Your instructions –
Duplicate the passage about babies foiling their parents' plans, everything from "Morning runs have" down to "to wake up.)".

Passage for review –
--*--

I believe I’ve written before about the sixth sense the babies have about the plans adults have made in the house. In short, if you are a parent of a kid under… mine are only 2, so I’m going to extrapolate a little bit here… 7, that kid will inevitably find a way to unearth your plan, smear it with his slobbery little fingers, then shatter it into tiny little pieces, then eat the pieces and poop them out all over the oriental rug in the living room. The priceless one you inherited from your grandmother. The one valued at over ten thousand dollars, because somehow a rug can be worth more than a car.

They know. They have brains the size of baseballs, but they can smell a plan forming, and the smell is abhorrent to them. They don’t have sophisticated language skills yet, or the ability to set a booby trap or actively create a mess for you to clean up at the expense of whatever thing you were thinking of doing, but what they do have is the knack for becoming unignorably needy and unbearably obnoxious.

Case in point:

Morning runs have been getting dodgy of late. My wife is exhausted from the wee hours wake-ups with sprout #2 (justifiably so) and has asked me to help out with some mid-night changings and feedings. (Mid-night is hyphenated, because oh, if only they happened at midnight. No, were they at midnight, they would fall in between REM cycles and allow for a nice long stretch of sleep unbroken before sprout #1 wakes at half-past waaaaay too early. These happen at 10:45 — roughly an hour after we head to bed — and 3 AM — just a few hours before we’re going to wake up.)

There’s a corollary here which neatly encapsulates the Catch-22 that takes place in my house every night (and here, were current events different, I’d quote Bill Cosby’s Himself routine about how “the same thing happens every night”, but the world is an ugly place and I can not currently quote Bill Cosby without feeling a little bit skeevy). Sprout #2 begins crying at oh, whatever time she damn well feels like it. My wife sleeps much more lightly than I do, so she wakes up immediately (I can sleep merrily for at least ten minutes of infant fussing). So she’s awake anyway, but I’ve promised to help out, so wife starts poking me in the ribs to wake me up. I get up. Go downstairs to warm up a bottle. Bring it back upstairs and begin to change baby’s diaper. By the time I get the bottle in her mouth, about twenty minutes have passed since she started crying. It’s a funny trick of the universe that twenty minutes is about the amount of time it would take for my wife to hear the crying, get up, change the diaper, stick a boob in the kid’s mouth, and be back in bed. But I dutifully feed the kid. Sometimes she accepts the bottle, sometimes she doesn’t. Either way, it’s about 40 minutes from the time she originally started crying before I can have the little bundle of joy laid back in her bed; 40 minutes which my wife cannot sleep through because of first the crying and then the slurping and then the singing and fussing and finally the walking around as I soothe baby back (hopefully) to sleep.

--*--

Dataset entries –
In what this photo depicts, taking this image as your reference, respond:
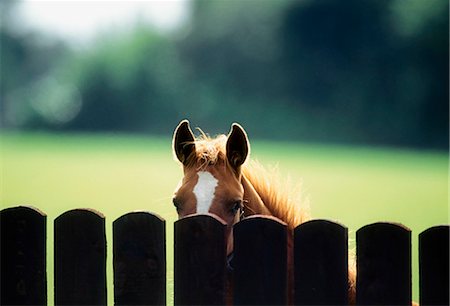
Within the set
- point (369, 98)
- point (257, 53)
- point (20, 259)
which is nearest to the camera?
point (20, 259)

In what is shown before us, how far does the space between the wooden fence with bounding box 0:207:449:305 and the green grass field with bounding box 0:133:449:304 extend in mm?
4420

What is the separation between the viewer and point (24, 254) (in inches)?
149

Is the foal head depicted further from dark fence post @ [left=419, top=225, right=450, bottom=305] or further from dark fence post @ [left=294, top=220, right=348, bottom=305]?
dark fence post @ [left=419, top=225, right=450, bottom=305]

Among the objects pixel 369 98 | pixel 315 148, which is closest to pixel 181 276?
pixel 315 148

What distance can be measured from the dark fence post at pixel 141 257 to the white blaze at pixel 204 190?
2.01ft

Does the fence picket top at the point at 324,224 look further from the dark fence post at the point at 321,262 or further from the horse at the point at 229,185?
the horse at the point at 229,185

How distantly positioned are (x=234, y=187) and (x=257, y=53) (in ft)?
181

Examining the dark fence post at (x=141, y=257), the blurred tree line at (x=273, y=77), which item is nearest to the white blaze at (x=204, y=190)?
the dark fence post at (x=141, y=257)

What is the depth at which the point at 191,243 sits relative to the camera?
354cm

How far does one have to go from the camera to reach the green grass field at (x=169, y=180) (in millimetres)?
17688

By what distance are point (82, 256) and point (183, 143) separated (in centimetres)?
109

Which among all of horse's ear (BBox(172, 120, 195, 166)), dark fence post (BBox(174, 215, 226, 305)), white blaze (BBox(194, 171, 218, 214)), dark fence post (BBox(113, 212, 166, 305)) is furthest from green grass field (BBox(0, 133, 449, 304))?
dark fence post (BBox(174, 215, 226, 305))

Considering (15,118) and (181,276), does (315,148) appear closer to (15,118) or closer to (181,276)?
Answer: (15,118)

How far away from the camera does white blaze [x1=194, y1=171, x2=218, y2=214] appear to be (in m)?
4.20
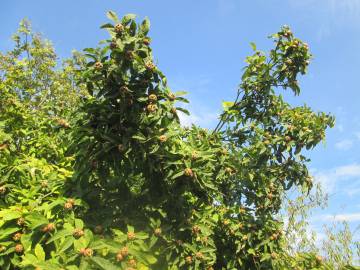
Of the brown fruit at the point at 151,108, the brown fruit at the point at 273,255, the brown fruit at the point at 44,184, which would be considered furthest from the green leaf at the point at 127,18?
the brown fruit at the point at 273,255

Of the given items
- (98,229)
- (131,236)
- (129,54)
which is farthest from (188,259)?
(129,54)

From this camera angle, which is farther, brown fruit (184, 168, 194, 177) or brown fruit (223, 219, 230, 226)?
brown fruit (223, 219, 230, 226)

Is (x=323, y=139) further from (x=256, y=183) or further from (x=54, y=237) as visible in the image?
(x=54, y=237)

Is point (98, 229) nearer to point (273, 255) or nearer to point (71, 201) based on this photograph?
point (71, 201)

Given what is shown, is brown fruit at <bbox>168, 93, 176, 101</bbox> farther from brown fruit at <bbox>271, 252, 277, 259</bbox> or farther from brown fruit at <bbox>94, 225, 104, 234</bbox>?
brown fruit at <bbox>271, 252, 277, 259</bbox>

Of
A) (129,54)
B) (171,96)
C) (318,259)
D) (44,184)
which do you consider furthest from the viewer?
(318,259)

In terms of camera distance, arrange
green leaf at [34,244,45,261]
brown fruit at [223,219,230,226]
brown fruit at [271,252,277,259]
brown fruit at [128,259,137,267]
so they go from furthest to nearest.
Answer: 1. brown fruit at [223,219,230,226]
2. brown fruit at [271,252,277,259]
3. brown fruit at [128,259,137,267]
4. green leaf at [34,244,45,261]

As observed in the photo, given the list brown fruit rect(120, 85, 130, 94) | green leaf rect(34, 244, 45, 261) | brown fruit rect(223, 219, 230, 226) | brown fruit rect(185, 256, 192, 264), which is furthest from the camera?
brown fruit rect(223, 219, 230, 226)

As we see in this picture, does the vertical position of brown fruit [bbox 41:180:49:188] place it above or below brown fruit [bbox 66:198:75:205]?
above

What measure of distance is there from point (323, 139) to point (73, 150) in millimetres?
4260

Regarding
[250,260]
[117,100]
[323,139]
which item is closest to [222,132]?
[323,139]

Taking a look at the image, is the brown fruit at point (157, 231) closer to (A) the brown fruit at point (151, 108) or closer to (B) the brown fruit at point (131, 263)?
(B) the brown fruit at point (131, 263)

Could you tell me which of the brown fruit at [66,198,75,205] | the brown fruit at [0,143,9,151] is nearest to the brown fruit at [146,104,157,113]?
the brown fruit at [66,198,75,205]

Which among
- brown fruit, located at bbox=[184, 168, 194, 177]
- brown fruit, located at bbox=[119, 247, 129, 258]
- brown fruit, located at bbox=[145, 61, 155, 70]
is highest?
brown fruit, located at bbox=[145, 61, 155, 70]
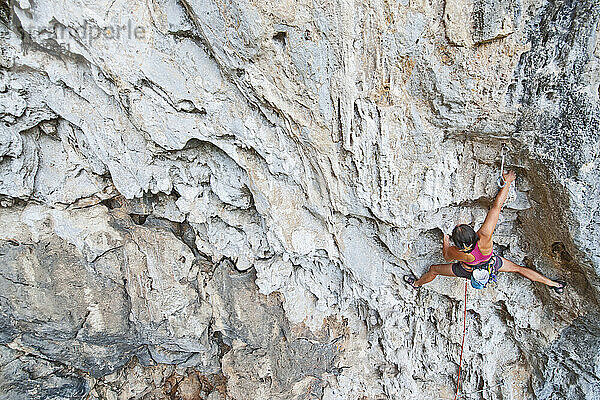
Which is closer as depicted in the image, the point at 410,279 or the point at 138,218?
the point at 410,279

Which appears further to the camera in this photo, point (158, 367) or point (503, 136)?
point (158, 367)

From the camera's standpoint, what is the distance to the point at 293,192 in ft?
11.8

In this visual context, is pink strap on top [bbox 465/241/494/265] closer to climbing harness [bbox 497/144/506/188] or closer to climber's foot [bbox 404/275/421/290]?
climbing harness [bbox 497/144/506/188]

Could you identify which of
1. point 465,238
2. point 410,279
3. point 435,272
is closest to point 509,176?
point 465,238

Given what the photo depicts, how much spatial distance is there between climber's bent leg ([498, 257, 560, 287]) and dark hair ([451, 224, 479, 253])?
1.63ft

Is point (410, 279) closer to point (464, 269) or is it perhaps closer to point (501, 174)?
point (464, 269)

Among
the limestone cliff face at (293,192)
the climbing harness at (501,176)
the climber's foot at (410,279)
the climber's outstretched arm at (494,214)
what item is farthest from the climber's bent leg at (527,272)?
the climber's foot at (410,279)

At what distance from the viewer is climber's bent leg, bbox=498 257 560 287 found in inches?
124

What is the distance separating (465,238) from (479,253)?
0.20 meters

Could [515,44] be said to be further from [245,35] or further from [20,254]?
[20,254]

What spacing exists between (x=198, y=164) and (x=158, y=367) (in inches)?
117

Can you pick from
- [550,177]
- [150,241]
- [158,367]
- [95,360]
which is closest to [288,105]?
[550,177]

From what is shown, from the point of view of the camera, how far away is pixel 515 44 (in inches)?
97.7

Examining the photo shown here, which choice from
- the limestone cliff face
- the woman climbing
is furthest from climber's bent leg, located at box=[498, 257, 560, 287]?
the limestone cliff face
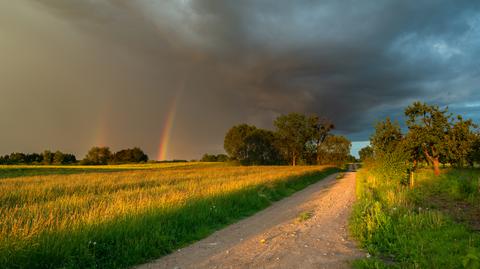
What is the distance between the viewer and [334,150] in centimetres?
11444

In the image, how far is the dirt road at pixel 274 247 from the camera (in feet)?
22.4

--*--

Expected output –
Morning runs have been getting dodgy of late. My wife is exhausted from the wee hours wake-ups with sprout #2 (justifiably so) and has asked me to help out with some mid-night changings and feedings. (Mid-night is hyphenated, because oh, if only they happened at midnight. No, were they at midnight, they would fall in between REM cycles and allow for a nice long stretch of sleep unbroken before sprout #1 wakes at half-past waaaaay too early. These happen at 10:45 — roughly an hour after we head to bed — and 3 AM — just a few hours before we’re going to wake up.)